Quarmbys is the village cafe and The Castleman Inn and The Highwayman Inn are both in the village and serve food. Farlington is home to the Blacksmiths Arms and Thornton-le-Clay has the White Swan Inn. There is a Pizza World restaurant and surrounding villages have Indian restaurants to try.


There is a jewellers, wine shop and post office in the village and a thriving industrial estate to the south. For a bigger grocery shop, you can head to Tesco Express and Londis in Strensall. Big brand shops are just half an hour away in York.


Sheriff Hutton Primary School is in the village and secondary education can be found at Easingwold School ten miles away.

Transport Links

The village is on the cusp of the Howardian Hills and close to the North York Moors. Close to the A64 road between Scarborough and York as well as the A19 between Thirsk and York, Sheriff Hutton offers easy access to the North Yorkshire coast, the north east and the city centre. The closest airport is Leeds Bradford International Airport.

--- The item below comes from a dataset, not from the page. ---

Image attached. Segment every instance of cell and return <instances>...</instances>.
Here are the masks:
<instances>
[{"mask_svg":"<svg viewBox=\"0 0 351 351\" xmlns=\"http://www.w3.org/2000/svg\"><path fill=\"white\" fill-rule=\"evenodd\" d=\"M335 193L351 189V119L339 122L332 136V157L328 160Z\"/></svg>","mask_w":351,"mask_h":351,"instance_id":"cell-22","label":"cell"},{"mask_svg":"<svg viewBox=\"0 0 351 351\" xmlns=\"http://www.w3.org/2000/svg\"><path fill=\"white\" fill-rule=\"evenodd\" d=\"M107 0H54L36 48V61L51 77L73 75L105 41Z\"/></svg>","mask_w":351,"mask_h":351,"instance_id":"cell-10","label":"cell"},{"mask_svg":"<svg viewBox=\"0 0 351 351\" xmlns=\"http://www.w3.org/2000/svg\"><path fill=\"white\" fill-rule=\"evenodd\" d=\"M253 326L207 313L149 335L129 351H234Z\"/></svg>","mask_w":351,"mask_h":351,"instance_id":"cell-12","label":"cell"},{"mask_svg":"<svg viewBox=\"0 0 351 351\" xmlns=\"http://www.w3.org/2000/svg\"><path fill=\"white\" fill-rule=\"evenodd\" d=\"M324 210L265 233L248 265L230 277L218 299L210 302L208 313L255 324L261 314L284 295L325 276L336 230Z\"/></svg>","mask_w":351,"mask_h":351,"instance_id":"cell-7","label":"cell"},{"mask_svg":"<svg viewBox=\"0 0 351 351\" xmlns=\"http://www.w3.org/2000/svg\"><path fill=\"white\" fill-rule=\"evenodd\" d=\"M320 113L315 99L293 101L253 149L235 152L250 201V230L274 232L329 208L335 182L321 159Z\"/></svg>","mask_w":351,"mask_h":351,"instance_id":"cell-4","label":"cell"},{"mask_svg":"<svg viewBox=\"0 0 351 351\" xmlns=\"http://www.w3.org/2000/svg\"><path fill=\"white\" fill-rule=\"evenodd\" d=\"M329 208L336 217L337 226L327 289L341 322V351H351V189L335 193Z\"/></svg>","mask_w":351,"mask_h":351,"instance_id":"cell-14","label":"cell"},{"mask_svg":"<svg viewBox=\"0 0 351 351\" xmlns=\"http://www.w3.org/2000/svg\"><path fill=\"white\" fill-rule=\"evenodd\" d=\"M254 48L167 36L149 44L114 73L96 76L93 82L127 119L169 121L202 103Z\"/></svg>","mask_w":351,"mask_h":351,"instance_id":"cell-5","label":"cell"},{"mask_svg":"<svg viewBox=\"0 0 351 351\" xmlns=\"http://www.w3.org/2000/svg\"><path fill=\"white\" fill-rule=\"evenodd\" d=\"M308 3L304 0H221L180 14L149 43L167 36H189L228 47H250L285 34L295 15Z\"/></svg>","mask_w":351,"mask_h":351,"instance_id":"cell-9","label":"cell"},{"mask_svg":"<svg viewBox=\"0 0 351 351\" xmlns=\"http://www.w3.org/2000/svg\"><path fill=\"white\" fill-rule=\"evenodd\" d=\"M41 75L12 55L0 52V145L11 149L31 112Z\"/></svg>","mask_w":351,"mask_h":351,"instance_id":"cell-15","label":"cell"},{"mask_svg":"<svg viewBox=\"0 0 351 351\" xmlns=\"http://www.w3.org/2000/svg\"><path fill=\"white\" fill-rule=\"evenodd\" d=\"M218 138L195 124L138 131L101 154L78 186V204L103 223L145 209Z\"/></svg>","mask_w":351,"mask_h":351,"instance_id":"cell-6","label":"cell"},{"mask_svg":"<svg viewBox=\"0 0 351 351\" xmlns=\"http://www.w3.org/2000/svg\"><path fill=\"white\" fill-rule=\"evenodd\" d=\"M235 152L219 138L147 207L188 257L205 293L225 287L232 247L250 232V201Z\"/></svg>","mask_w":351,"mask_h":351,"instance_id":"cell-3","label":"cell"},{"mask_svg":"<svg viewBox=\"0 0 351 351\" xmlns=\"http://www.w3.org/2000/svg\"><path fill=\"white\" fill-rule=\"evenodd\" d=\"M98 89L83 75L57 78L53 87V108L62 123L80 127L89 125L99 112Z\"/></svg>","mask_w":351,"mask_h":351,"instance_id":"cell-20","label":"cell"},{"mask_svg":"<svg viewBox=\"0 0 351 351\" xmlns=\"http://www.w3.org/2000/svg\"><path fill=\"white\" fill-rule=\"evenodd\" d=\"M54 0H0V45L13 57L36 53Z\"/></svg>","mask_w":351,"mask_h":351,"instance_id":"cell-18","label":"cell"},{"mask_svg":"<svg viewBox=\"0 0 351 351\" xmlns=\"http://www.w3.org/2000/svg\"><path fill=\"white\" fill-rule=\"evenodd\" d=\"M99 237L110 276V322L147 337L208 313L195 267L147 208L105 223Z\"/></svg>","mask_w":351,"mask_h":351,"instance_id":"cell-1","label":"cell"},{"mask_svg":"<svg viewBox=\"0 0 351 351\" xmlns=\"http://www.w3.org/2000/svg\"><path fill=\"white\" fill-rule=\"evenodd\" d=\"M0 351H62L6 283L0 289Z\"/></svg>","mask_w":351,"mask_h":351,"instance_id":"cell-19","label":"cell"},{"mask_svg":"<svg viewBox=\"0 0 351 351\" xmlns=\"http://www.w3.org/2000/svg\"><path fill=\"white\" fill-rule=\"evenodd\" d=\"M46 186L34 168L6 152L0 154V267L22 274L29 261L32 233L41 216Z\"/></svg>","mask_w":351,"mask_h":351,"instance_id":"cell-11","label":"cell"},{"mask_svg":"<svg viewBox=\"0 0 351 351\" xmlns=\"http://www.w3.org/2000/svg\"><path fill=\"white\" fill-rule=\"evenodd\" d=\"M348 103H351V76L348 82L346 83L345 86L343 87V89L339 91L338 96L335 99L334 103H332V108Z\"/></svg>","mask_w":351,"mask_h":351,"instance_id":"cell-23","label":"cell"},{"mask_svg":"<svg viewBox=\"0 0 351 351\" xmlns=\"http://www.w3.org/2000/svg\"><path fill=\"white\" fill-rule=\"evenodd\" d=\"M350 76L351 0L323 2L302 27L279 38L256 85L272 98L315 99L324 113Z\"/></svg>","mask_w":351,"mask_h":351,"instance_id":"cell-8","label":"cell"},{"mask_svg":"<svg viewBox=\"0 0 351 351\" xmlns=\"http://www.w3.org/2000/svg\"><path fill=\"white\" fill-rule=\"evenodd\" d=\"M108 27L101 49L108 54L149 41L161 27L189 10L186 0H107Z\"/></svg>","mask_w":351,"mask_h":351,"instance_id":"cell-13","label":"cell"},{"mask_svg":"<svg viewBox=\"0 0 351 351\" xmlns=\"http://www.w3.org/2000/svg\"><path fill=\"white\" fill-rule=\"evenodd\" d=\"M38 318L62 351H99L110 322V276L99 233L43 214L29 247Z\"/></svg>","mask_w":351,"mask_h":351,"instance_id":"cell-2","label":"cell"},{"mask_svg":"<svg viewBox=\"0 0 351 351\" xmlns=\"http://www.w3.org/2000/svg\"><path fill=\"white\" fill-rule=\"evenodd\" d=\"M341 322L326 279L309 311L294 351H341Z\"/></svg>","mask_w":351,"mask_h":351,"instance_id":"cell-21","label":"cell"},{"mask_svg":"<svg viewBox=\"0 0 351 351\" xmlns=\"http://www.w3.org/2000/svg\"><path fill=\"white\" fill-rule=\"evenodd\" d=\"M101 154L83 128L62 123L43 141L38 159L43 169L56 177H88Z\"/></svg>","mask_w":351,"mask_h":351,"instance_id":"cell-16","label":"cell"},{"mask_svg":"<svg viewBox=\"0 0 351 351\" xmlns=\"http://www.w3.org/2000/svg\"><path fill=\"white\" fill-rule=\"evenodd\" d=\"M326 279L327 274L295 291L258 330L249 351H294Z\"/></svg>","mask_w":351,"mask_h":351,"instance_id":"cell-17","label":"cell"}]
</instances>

Sheriff Hutton has a long, unique history and its geography made it the perfect lace for Roman settlements - in fact, artefacts have been found that date back to 6000BC. It was mentioned in the Domesday Book and had several land owners before the crown took most following the Norman invasion. The focal point of the village is the castle that was built by John Neville and completed in 1398. Before he became known as Richard III, Richard was placed in the household of the Neville family. 

Did you know?

The manor was once owned by 17th century politician Sir Thomas Ingram the landowner and politician whose family is associated with Temple Newsam near Leeds.